The early signs of SD in people with asymmetric right-sided damage include a decline in empathy or awareness of other people's emotions.

Moderate SD

After two to three years, the people with left sided damage and those with right sided damage tend to look more similar, as the disease typically progresses to involve both sides. With moderate SD, most people show at least some of the behavioral problems that are similar to the behavioral variant of FTD.

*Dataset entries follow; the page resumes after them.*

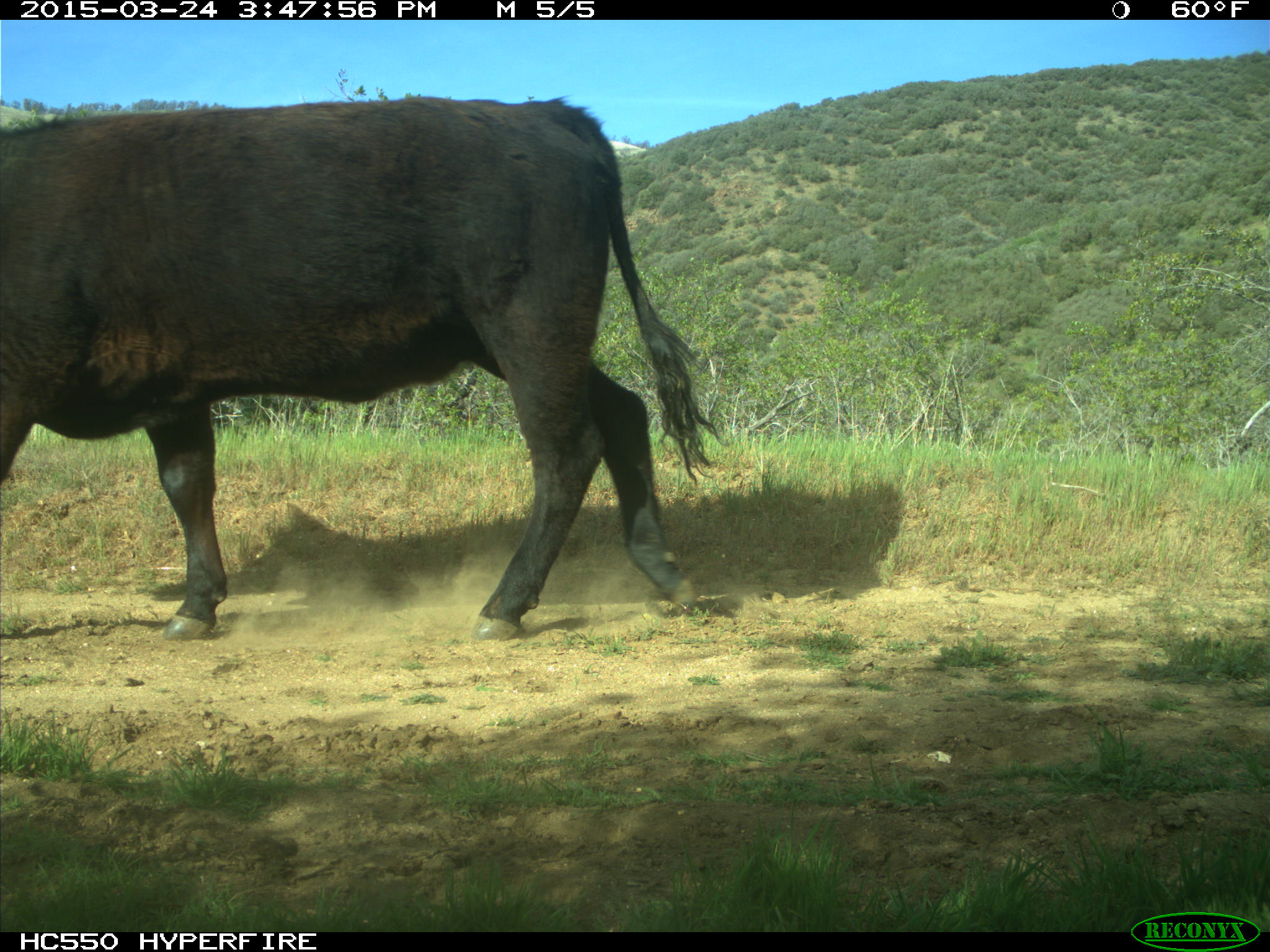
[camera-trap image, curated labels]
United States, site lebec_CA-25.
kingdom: Animalia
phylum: Chordata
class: Mammalia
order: Artiodactyla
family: Bovidae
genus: Bos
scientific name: Bos taurus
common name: domestic cow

People with moderate semantic dementia will have immense trouble understanding you. They may also have increasing difficulty recognizing the names and faces of people – even friends and family. Reading and writing, mostly likely, will have declined noticeably. The person may still be able to use numbers, colors and shapes – the brain functions responsible for these skills are organized in a different area of the brain from words.

Severe SD

After four to five years of SD, the disease is usually quite advanced, which means the person's language skills have significantly eroded, making communication very difficult while the behavioral problems have significantly increased. Typical behaviors seen in late stage SD include disinhibition, apathy, compulsions, impaired face recognition, altered food preference and weight gain. People with left-sided damage tend to show more interest in visual or non-verbal things while people with right-sided damage tend to prefer games with words and symbols. The time from diagnosis to the end typically takes about six years, although this can vary significantly from person to person.

Progressive nonfluent aphasia

Mild PNFA

Progressive nonfluent aphasia leads to increasing trouble speaking and producing language, although the person with it usually understands language and knows what they want to say. Early symptoms include slowed speech and trouble getting the works out correctly. For example, if a person with PNFA has to repeat a word that is difficult to say several times, it will most likely sound a little different each time.

Moderate PNFA

As the disease progresses into years three and four, the person will have more and more trouble producing speech. They may use short sentences without a lot of extra words like articles and adjectives. Reading and writing skills may are usually still good, so you might want to consider using a board or number of pictures to help the person express their meaning. Skills with numbers, colors and shapes generally remain intact, as do skills involving face and emotion recognition.

Severe PNFA

After five or more years of PNFA, the person with PNFA is essentially mute and may show behavioral problems similar to those of behavioral variant FTD. Some people with PNFA develop Parkinson's-like motor problems like muscle rigidity and stiffness. The time from diagnosis to the end typically takes about six years, although this can vary significantly from person to person.

End stage FTD

After years of FTD, patients may have trouble coordinating their muscles and require a wheelchair. Usually 24-hour care is required, whether at home or in an institution. The physical decline and changes that occur throughout the disease course become more and more obvious at this stage. Eventually, the person with FTD may have great difficulty swallowing, chewing, moving and controlling their bladder and/or bowels. Death from FTD is usually caused by the consequences of these physical changes, most commonly infections in the lungs, skin or urinary tract. Although it can vary widely, the time from the first symptom to the end is typically about eight years, whereas the time from diagnosis is, on average, about five years.